For as long as I have been involved in missions, there has been a debate about whether short term missionary teams do more harm then good. As someone who has spent almost a decade now accommodating such teams, it is a question that I have thought over a lot! Here is a list of sample arguments that I’ve heard:

1. “For the money that it takes to send a team to the field, we could support a whole missionary family (or church plant, or feed a small village) for a month. Wouldn’t it be best just to send the money itself?”
2. “We as Americans are generally not culturally sensitive. Other cultures will see us as loud and inconsiderate, and the local ministries that host us will look bad.”
3. “It is way too stressful or tiring for the local pastors or missionaries to deal with short term teams; shouldn’t they be more invested in preaching, evangelism, and things like that?”
4. “The local culture will see us with our Nikon cameras that are worth what would be more than a year’s pay for them. They’ll feel bad about the poverty that they are in. Won’t that be doing more damage and causing awkwardness?”
5. “The people on the team are the only ones that get anything out of it- they don’t even speak the local language!”
6. And many many more!

A book could be written responding to each of these arguments. My belief and experience is that, while there can be some negative examples, short term missions trips can be a blessing from God for all involved! The key is prayerfully striving to maintain certain key principles. Here are some of the pointers that I feel can act as safeguards from losing our focus when it comes to trips:


1. Educate the team – Sometimes our focus is on getting names on those signup sheets. But after sign up, team members should be challenged as to things like their vision for the trip versus God’s vision, being a vacationary or a missionary, cultural sensitivity, etc. Getting a team itinerary together and into their hands as early as possible is a great way to begin that process, because it gives them a sense of God’s purpose for the trip.

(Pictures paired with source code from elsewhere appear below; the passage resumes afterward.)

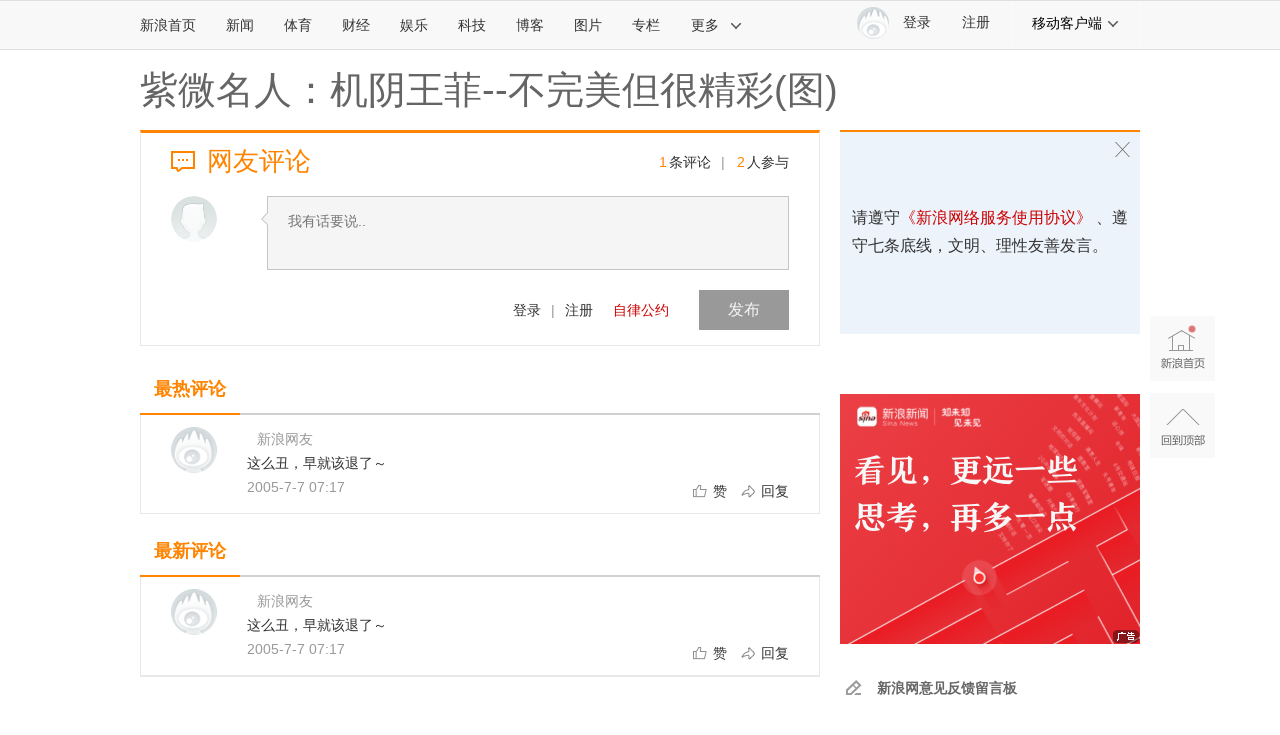

--- FILE ---
content_type: application/javascript
request_url: https://sax.sina.com.cn/newimpress?rotate_count=37&TIMESTAMP=mkjo11uo&referral=https%3A%2F%2Fcomment4.news.sina.com.cn%2Fcomment%2Fskin%2Fdefault.html%3Fchannel%3Dxz%26newsid%3D54-3-18759&adunitid=PDPS000000006483&am=%7Bds%3A1280x720%2Cfv%3A0%2Cov%3ALinux%20x86_64%7D&callback=_sinaads_cbs_rimbk0
body_size: -31
content:
_sinaads_cbs_rimbk0({"ad":[],"mapUrl":[]})

--- FILE ---
content_type: application/javascript; charset=utf-8
request_url: https://interface.sina.cn/general_utility_api.d.json?mod=non_standard_pdps_conf&from=pc&pdps=PDPS000000055083&callback=_sinaads_cbs_bu6dzb
body_size: 353
content:
_sinaads_cbs_bu6dzb({"result":{"status":{"code":0,"msg":"ok","from_cache":false,"timer":null,"time":1768736478.6043},"data":{"pdps_conf":{"PDPS000000055083":{"is_enable":"0","back_pic":"https://n.sinaimg.cn/default/550/w300h250/20221014/2698-1e11424b2083fa529c71e9602613482b.jpg","back_pic_width":"300","back_pic_height":"250"}}}}})

--- FILE ---
content_type: application/javascript; charset=utf-8
request_url: https://interface.sina.cn/general_utility_api.d.json?mod=non_standard_pdps_conf&from=pc&pdps=PDPS000000006484&callback=_sinaads_cbs_zdpvsg
body_size: 236
content:
_sinaads_cbs_zdpvsg({"result":{"status":{"code":0,"msg":"ok","from_cache":false,"timer":null,"time":1768736478.6106},"data":{"pdps_conf":[]}}})

--- FILE ---
content_type: application/javascript
request_url: https://sax.sina.com.cn/newimpress?rotate_count=37&TIMESTAMP=mkjo11uo&referral=https%3A%2F%2Fcomment4.news.sina.com.cn%2Fcomment%2Fskin%2Fdefault.html%3Fchannel%3Dxz%26newsid%3D54-3-18759&adunitid=PDPS000000058114&am=%7Bds%3A1280x720%2Cfv%3A0%2Cov%3ALinux%20x86_64%7D&callback=_sinaads_cbs_m6abts
body_size: -30
content:
_sinaads_cbs_m6abts({"ad":[],"mapUrl":[]})

--- FILE ---
content_type: application/javascript;charset=utf-8
request_url: https://comment.sina.com.cn/hotnews/info?format=js&channel=xz&hotid=xz_day&callback=jsonp_1768736472854&_=1768736472854
body_size: 45
content:
jsonp_1768736472854(var data={"result":{"encoding":"utf-8","hotnews":null,"language":"ch","status":{"msg":"","code":0}}})

--- FILE ---
content_type: application/javascript
request_url: https://sax.sina.com.cn/newimpress?rotate_count=37&TIMESTAMP=mkjo11uo&referral=https%3A%2F%2Fcomment4.news.sina.com.cn%2Fcomment%2Fskin%2Fdefault.html%3Fchannel%3Dxz%26newsid%3D54-3-18759&adunitid=PDPS000000006484&am=%7Bds%3A1280x720%2Cfv%3A0%2Cov%3ALinux%20x86_64%7D&callback=_sinaads_cbs_dly0cb
body_size: -31
content:
_sinaads_cbs_dly0cb({"ad":[],"mapUrl":[]})

--- FILE ---
content_type: application/javascript; charset=utf-8
request_url: https://interface.sina.cn/general_utility_api.d.json?mod=non_standard_pdps_conf&from=pc&pdps=PDPS000000006483&callback=_sinaads_cbs_lf3dza
body_size: 236
content:
_sinaads_cbs_lf3dza({"result":{"status":{"code":0,"msg":"ok","from_cache":false,"timer":null,"time":1768736478.6049},"data":{"pdps_conf":[]}}})

--- FILE ---
content_type: application/javascript; charset=utf-8
request_url: https://interface.sina.cn/general_utility_api.d.json?mod=non_standard_pdps_conf&from=pc&pdps=PDPS000000058114&callback=_sinaads_cbs_a8nh2g
body_size: 235
content:
_sinaads_cbs_a8nh2g({"result":{"status":{"code":0,"msg":"ok","from_cache":false,"timer":null,"time":1768736478.607},"data":{"pdps_conf":[]}}})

2. It’s not about raising the financial status of the country – While Jesus would definitely call us to minister through our material goods, we have to remember that the Gospel states that Jesus wants to save them just as they are. The goal isn’t for them to look like us or have the same things that we do (those things don’t make us happy anyway!). The goal is that they would accept Jesus Christ as their Lord and Savior. After they hear that message, if they need a leak fixed in their roof, we’re on it!

3. Short term team members need discipleship – (this is especially to my fellow missionaries) guys, before you get frustrated with short term team members, remember that God sent each individual your way for a reason. Consider the fact that many of the people who come on missions trips might not even be saved! In my eyes, that means that behaving as if they were a burden is expressing discontentment with God; and complaining at their lack of spiritual maturity or cultural insensitivity is a waste of time- that’s why He brought them to you! Look at each individual on the team as an opportunity to disciple, teach, or even evangelize.

4. Focus on loving and edifying people more than projects – it’s no secret that we as Americans generally are addicted to getting things done in the allotted time. “We have such and such an amount of time to (pass out food, build a house, fill in the blank) before we have to go.” While there is nothing wrong with this, and it gives us a great feeling to see the immediate results of our projects, I believe we need to brainstorm about things that leave a lasting impact relationally with the locals for the good of the local church. Finding a local church, visiting their five core families with gifts in hand, asking them what they would like prayer for- that is an example of something that has an eternal effect on people and strengthens the backbone of the local church.

5. Focus on long term goals for the Gospel – and the local church short term trip can have long term results with prayerful and thoughtful planning. So much of international missions is consistency, and it’s a beautiful thing to see short term team members coming back year after year- working in the same direction, visiting the same people, actively showing them that they are worth visiting. This takes a lot of diligence and collaboration with local ministries- the results are incredible!